_WORK TO BE COMPLETED_. Scan the records for the line containing "order: Carnivora"; extract it and all later lines, verbatim, through the end, and nothing before it.

((

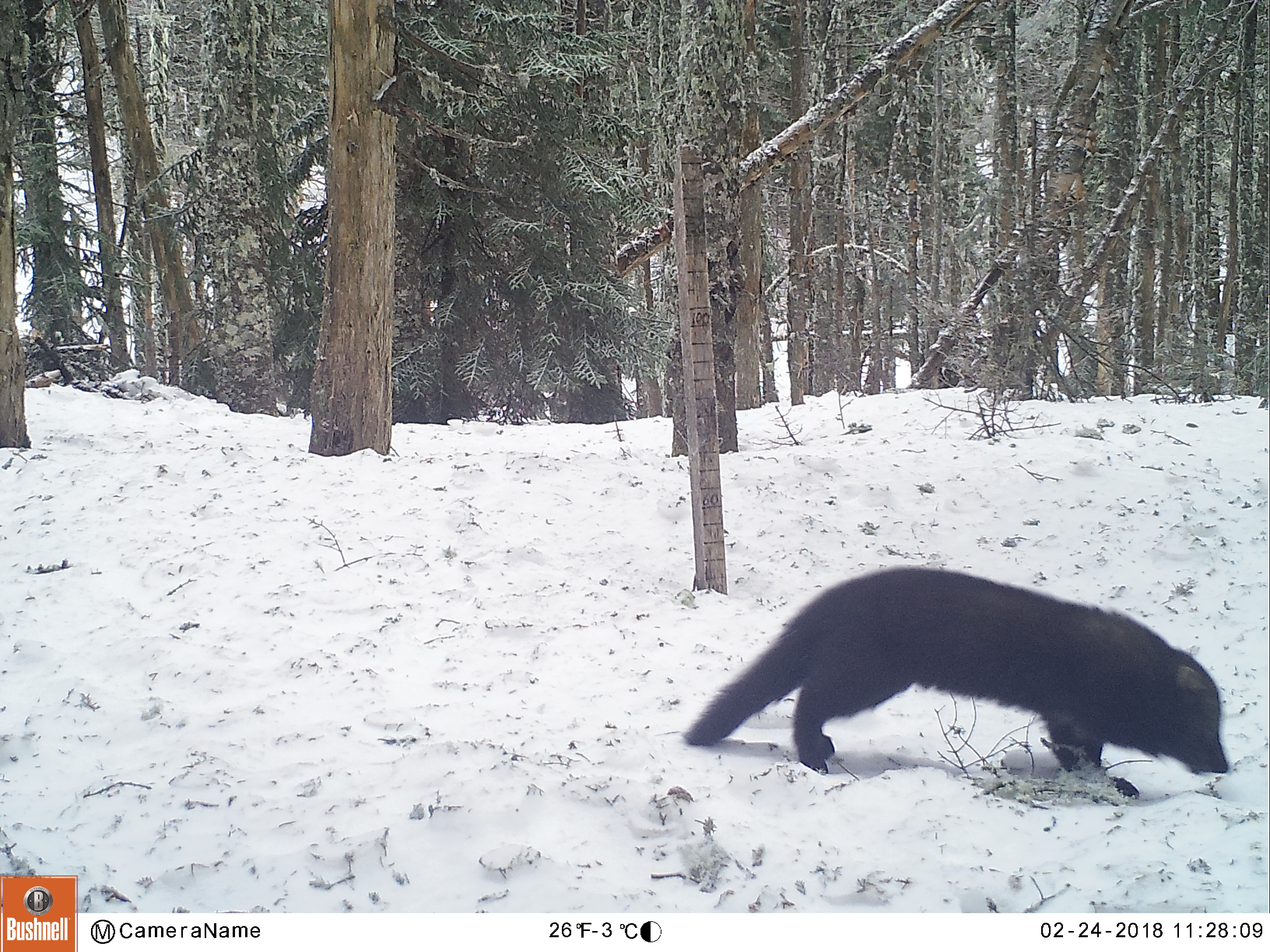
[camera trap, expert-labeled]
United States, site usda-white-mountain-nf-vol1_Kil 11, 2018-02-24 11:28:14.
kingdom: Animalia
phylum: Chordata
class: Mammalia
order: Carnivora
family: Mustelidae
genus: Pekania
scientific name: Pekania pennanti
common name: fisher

))

_OUTPUT_.
order: Carnivora
family: Mustelidae
genus: Pekania
scientific name: Pekania pennanti
common name: fisher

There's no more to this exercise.